Kano, Nigeria - Boko Haram still poses a threat to civilians, despite a military crackdown, officials and experts said on Tuesday, after hundreds of bodies were found in a liberated northeast Nigerian town.
The grim discovery in Damasak, near Lake Chad in the far north of Borno state, came as the local government looked at the feasibility of returning thousands of people who fled the violence.
Decomposing bodies were found in houses, on the streets and in a dried up river, some of them covered in desert sand, although it was unclear when the killings took place.
The deaths, the level of destruction in the town, which was retaken in early March, and a separate attack that killed 21 displaced people in Yobe state, underlined the continuing risks posed by the Islamists.
The chairman of the Borno State Emergency Management Agency (SEMA), Grema Terab, said more than 100,000 people were living in camps in the state capital Maiduguri or with relatives.

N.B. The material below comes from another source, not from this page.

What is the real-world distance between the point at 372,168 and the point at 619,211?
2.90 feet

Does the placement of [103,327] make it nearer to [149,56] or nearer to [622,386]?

"But we would not allow them to back to their domains until we (have) fully secured the towns and villages," he added.
Bulama Mali Gubio, from the Borno Elders Forum civil society group, also called for tighter security before the displaced can return, including a permanent presence of troops.
"There is no way people can go back to their homes in the present arrangement where soldiers leave the areas they retake from Boko Haram the moment the insurgents are pushed out," he told AFP.
"Every time soldiers retake a town from Boko Haram the insurgents flee into the bush and lurk around. Once they understand the troops have withdrawn they resurface," he added.